Suspected Nazi indicted for Belzec murders
A man named as the third most-wanted Nazi suspect has been charged with participating in the murder of 430,000 Jews during the Holocaust.
Samuel Kunz, 90, who is believed to have spent 18 months as a guard at the Belzec death camp in Poland, has been indicted in Germany.
He is also suspected of murder over "personal excesses" for allegedly shooting ten Jews in two separate incidents.
Mr Kunz, number three on the Simon Wiesenthal Centre’s list of wanted Nazis, has not faced trial before.
The case has been sent to a state court in the western German city of Bonn, near where Mr Kunz now lives.
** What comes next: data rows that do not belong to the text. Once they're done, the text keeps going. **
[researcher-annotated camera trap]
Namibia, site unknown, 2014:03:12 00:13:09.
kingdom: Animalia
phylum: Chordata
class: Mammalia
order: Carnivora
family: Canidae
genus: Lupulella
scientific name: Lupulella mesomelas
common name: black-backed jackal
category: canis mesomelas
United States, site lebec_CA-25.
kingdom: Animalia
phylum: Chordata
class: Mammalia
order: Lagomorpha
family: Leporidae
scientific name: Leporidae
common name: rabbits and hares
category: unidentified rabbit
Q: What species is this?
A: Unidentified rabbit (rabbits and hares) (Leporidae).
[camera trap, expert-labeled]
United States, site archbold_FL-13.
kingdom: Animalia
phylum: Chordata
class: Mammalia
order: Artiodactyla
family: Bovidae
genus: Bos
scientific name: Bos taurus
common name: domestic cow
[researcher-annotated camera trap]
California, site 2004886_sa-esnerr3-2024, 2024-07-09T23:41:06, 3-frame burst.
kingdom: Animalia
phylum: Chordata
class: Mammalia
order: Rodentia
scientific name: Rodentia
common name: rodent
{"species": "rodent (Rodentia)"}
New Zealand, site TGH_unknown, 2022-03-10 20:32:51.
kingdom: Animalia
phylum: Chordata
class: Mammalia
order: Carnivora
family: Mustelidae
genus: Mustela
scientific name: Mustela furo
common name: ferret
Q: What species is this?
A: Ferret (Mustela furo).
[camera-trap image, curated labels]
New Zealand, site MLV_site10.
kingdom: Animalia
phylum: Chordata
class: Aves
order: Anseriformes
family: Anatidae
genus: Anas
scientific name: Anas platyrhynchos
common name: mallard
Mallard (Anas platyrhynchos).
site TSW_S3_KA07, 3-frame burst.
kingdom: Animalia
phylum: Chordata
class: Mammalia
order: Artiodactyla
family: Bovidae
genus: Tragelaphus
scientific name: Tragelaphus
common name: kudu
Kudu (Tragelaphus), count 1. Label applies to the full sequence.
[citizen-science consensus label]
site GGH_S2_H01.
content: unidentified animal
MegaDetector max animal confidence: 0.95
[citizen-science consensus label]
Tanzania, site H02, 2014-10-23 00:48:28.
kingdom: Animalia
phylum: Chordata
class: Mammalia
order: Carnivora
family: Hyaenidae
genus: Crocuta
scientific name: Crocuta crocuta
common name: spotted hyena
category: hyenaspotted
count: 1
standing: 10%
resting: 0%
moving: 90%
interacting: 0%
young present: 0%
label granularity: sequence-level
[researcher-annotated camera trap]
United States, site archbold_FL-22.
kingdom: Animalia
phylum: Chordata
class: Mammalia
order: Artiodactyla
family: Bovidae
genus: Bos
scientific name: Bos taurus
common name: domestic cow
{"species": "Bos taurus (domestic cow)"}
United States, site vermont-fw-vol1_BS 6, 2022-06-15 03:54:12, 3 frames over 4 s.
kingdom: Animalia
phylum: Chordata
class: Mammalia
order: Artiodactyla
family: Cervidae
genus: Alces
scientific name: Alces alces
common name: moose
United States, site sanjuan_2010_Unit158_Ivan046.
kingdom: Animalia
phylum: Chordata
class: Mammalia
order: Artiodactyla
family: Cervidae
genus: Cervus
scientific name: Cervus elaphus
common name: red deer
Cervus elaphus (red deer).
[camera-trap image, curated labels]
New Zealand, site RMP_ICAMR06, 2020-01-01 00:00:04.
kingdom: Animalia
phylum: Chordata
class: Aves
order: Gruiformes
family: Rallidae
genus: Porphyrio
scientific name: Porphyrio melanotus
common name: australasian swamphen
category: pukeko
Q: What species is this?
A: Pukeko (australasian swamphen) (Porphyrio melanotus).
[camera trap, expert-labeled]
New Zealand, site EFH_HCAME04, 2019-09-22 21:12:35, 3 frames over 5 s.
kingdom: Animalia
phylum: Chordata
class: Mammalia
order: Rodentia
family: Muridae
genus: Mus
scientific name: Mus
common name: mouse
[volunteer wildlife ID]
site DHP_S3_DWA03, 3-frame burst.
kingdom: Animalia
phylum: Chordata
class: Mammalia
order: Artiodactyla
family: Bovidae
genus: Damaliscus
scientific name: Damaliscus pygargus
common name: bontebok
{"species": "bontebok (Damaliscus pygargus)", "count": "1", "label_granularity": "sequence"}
Officials will decide when and if to hold a trial.
Dr Efraim Zuroff of the Simon Wiesenthal Centre said this was a “very positive development”.
He said the indictment of Mr Kunz “reflects recent changes in the German prosecution policy, which have significantly enlarged the number of suspects who will be brought to justice."
Mr Kunz’s indictment follows the death of a suspected SS officer just two months before the reopening of an investigation into his role in Holocaust-era massacres.
Erich Steidtmann, 95, was alleged to have been in charge of several Nazi police battalions when they murdered Eastern European Jews.